TASK INSTRUCTIONS: Every line of the material that follows must be printed again exactly.

Rows from a spatial reasoning dataset:
________

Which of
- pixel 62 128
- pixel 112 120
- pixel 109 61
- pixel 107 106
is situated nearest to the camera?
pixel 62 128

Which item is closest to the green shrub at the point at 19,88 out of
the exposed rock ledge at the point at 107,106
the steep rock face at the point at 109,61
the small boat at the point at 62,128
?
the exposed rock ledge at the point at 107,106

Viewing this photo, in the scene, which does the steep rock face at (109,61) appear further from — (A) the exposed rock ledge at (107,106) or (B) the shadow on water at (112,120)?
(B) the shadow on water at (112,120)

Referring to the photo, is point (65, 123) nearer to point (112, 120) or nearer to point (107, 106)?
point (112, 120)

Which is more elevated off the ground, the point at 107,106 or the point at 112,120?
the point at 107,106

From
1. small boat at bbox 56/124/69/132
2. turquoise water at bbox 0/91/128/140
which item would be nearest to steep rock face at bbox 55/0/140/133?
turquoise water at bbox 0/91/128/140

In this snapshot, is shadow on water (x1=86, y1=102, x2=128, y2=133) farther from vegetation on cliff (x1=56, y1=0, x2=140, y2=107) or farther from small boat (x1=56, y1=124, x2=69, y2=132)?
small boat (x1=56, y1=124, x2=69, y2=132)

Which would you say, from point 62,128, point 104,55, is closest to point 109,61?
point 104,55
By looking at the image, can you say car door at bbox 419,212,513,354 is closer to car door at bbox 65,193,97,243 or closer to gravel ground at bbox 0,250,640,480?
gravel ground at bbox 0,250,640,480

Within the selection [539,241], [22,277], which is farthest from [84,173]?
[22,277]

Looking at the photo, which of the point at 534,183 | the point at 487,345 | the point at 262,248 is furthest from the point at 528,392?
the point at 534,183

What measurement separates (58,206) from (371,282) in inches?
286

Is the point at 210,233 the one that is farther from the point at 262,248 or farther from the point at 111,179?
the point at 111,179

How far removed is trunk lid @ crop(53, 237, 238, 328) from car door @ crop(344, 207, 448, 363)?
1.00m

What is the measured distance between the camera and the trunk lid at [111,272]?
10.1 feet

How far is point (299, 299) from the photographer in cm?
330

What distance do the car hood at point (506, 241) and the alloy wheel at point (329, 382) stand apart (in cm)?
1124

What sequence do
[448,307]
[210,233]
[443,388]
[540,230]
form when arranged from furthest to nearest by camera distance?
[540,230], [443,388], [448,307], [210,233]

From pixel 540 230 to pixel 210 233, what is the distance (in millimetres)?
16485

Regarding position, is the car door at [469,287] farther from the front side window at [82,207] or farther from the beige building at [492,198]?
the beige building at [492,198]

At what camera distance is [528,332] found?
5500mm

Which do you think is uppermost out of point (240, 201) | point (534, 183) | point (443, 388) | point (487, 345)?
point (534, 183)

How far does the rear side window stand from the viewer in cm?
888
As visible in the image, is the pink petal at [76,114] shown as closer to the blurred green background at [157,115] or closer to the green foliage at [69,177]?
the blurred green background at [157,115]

________

WRITTEN RESPONSE:
Which of
- pixel 62 128
- pixel 112 120
- pixel 109 61
- pixel 107 106
is situated nearest to the camera?
pixel 62 128

Which item is closest to the green shrub at the point at 19,88 out of
the exposed rock ledge at the point at 107,106
the steep rock face at the point at 109,61
the small boat at the point at 62,128
?
the exposed rock ledge at the point at 107,106

Viewing this photo, in the scene, which does the steep rock face at (109,61) appear further from — (A) the exposed rock ledge at (107,106) or (B) the shadow on water at (112,120)?
(B) the shadow on water at (112,120)

Referring to the photo, is point (65, 123) nearer to point (112, 120) or nearer to point (107, 106)?
point (112, 120)

Which is more elevated off the ground, the point at 107,106 or the point at 112,120?
the point at 107,106

From
1. small boat at bbox 56/124/69/132
2. turquoise water at bbox 0/91/128/140
which item would be nearest to steep rock face at bbox 55/0/140/133?
turquoise water at bbox 0/91/128/140

In this snapshot, is shadow on water (x1=86, y1=102, x2=128, y2=133) farther from vegetation on cliff (x1=56, y1=0, x2=140, y2=107) or farther from small boat (x1=56, y1=124, x2=69, y2=132)?
small boat (x1=56, y1=124, x2=69, y2=132)

Which would you say, from point 62,128, point 104,55, is closest to point 109,61?
point 104,55
By looking at the image, can you say car door at bbox 419,212,513,354 is closer to car door at bbox 65,193,97,243 or closer to gravel ground at bbox 0,250,640,480?
gravel ground at bbox 0,250,640,480

Within the selection [539,241], [22,277], which is farthest from [84,173]?
[22,277]

Looking at the photo, which of the point at 534,183 | the point at 487,345 | the point at 262,248 is furthest from the point at 528,392?
the point at 534,183

What measurement separates (58,206) from (371,282) in inches?
286

Is the point at 210,233 the one that is farther from the point at 262,248 or farther from the point at 111,179?
the point at 111,179

How far removed is trunk lid @ crop(53, 237, 238, 328) from car door @ crop(344, 207, 448, 363)?
1.00m

What is the measured distance between the camera and the trunk lid at [111,272]?
10.1 feet

How far is point (299, 299) from the photographer in cm?
330

What distance do the car hood at point (506, 241) and the alloy wheel at point (329, 382) stand apart (in cm)?
1124

What sequence do
[448,307]
[210,233]
[443,388]
[540,230]
form when arranged from furthest to nearest by camera distance?
[540,230], [443,388], [448,307], [210,233]

From pixel 540 230 to pixel 210 233, what is the distance (in millimetres)?
16485

Regarding position, is the car door at [469,287] farther from the front side window at [82,207] or farther from the beige building at [492,198]?
the beige building at [492,198]

At what camera distance is [528,332] found?
5500mm

Which do you think is uppermost out of point (240, 201) | point (534, 183) | point (443, 388) | point (487, 345)?
point (534, 183)

How far does the rear side window stand from the viewer in cm?
888
As visible in the image, is the pink petal at [76,114] shown as closer to the blurred green background at [157,115] or closer to the green foliage at [69,177]?
the blurred green background at [157,115]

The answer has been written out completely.